Dentmon's metamorphosis

Justin Dentmon has a new body. The oft-criticized junior guard wrapped up open gym session at Hed Ed with a sweeping left handed lay-in and strolls off the court dripping in sweat, a big grin sweeping across his face.

Dentmon is a new player – or at least he looks like one.

"I've only dropped 3 pounds," he told Dawgman.com recently. "But I'm a lot more cut up. It looks like I lost more, but it's because I've lost a lot of body fat and added muscle."

After slogging through a frustrating season in 2006-07, the Carbondale, Ill. native admitted he was probably a little bigger than he should have been.

"Last year I was more buff," he said. "Now I'm more toned."

As the primary ball handler, Dentmon visibly struggled at times under the slower pace of last years team.

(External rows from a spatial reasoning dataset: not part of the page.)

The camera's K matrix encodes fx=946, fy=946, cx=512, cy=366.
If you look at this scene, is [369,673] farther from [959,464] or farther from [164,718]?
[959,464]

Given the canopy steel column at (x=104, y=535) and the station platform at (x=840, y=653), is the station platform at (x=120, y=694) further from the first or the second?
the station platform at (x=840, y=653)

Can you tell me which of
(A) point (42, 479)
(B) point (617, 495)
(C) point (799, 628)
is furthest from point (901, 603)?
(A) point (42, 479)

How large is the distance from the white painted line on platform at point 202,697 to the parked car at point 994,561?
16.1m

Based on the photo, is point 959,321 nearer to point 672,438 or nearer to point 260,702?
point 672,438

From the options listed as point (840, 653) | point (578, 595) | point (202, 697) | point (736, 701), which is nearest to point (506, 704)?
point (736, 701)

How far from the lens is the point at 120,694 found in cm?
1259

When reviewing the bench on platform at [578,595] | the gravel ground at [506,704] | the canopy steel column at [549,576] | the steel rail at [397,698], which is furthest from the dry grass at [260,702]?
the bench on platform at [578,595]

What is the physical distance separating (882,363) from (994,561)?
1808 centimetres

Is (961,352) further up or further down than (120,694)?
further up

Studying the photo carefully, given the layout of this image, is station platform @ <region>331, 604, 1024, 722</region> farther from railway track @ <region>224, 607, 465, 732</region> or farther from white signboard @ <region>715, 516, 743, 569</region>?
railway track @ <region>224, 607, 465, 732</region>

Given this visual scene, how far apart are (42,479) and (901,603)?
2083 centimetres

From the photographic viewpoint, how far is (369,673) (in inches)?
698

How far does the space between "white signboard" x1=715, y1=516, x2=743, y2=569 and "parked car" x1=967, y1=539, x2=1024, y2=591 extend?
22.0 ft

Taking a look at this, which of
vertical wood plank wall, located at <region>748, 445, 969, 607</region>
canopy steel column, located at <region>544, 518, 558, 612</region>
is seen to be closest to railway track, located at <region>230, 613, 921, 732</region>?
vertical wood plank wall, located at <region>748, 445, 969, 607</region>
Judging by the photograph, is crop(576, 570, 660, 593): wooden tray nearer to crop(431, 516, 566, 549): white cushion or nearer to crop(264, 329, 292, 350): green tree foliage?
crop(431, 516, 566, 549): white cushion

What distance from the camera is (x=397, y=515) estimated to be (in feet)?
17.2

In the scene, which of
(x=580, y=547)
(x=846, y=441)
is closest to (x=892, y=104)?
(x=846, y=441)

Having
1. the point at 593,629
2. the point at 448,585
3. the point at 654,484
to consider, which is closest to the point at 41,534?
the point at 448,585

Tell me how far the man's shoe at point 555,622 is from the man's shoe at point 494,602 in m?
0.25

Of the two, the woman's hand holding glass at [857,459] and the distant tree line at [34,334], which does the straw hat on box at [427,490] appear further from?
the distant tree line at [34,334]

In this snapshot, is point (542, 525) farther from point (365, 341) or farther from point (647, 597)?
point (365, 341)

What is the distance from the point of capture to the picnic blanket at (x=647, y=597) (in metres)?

As a result he became the fall guy for many fans and media members who needed somebody to blame for a disappointing season.

Finally he stopped listening.

"I didn't listen to it much because I knew it would make me mad," he explained, with a forgiving smile. "Once I heard a little of it I pretty much tuned it out."

Dentmon is a big enough man to shoulder the blame, even if much of it was undeserved. In reality, a fact lost on most people is that Washington's perimeter defense - which bordered for much of the season on lousy - was more to blame than Dentmon's turnovers. Coach Lorenzo Romar's system isn't overly complex, but it requires a fanatical focus on perimeter defense to create fast-break opportunities, with superbly athletic wings like Joel Smith, Tim Morris and Quincy Pondexter - for example - to finish them. Last season there was little pressure on the perimeter and the wings were nowhere to be found. Smith was injured for the entire season, Morris had to sit out a year due to his transfer from Stanford, and Pondexter - only in his first year - was still trying to find his rhthym.

The coming season will be different.

"I've been training a lot on pushing the ball to get my conditioning up," Dentmon shared. "I'm pushing the ball every time I get it."

He is not alone. Adding Morris and Smith into the available lineup should take care of many of the team's deficiencies on the wing.

"Everyone is feeling it," Justin explained. "We're working out on our own, running and trying to get in shape. I think everybody is just trying too move forward."

After freshman Spencer Hawes made his decision to enter the NBA draft, Dentmon immediately knew that the team would return to the blistering tempo that characterized Husky teams of year's past. "We've never had a post player like Spencer before," he said. "So we changed up our game a little bit, but now we're back on our grind and we're going to be doing a lot more running this year."

Conditioning hasn't been the only part of Dentmon's game that he's focused on this off-season. Renewing his commitment to the team and himself has taken several forms. "I've been working hard on my jump shot," he said. "I've been coming in late at night all by myself or with a friend and just practice my jumper."

He's also ready to make believers out of Husky fans again.

"I think the way Aaron Brooks turned it up last year is a good example of what I'm going to do," he explained. "He struggled pretty bad for a couple of years ago but came back and really surprised a lot of people. It just shows that anything can happen if you're committed to working hard."

Now that the incoming freshmen (Matthew Bryan-Amaning, Darnell Gant and Justin Holiday) have arrived on campus, Dentmon is doing his best to help them adjust. "I smile because the years pass by so quickly," he said, with a wizened grin. "It seems like just yesterday I was a freshman and now these guys are doing the same freshman things that I did." And he laughed at what he knows is in store for them.

"I keep telling them that they have a whole new world in store once practice starts," he added. "They say they like being in the gym now, but they're going to be sore, icing constantly, and saying, ‘Man, give me a break.'

"I tell them rebounding and defense are the things that the coaches really want us to focus on and if you do that, the rest will take care of itself. I've been trying really hard to set an example, but you can only do so much and they are only going to take in what they want to take in."

As for the coming season, there are a couple of dates in particular that Dentmon is looking forward to. "I'm circling Washington State, cause I've never beaten them and I want to kick that," he said, without hesitation. "I'm really pretty much circling every game though because the whole team has something to prove and we're ready to move forward from last year."

But for now, the re-energized junior is content enjoying the off-season and taking advantage of going against some of the finest ball players on the planet every day in open gym, while reconnecting with old friends. "There aren't many people that ever get to play with an NBA guy so you really try to go at them and get better and play D (efense)," Dentmon said.

"Bobby (Jones) stays with me from time to time. Any time he comes into town he pays for dinner, so he's welcome to come stay with me anytime he wants."

Not only is Dentmon getting older, but he's getting wiser as well.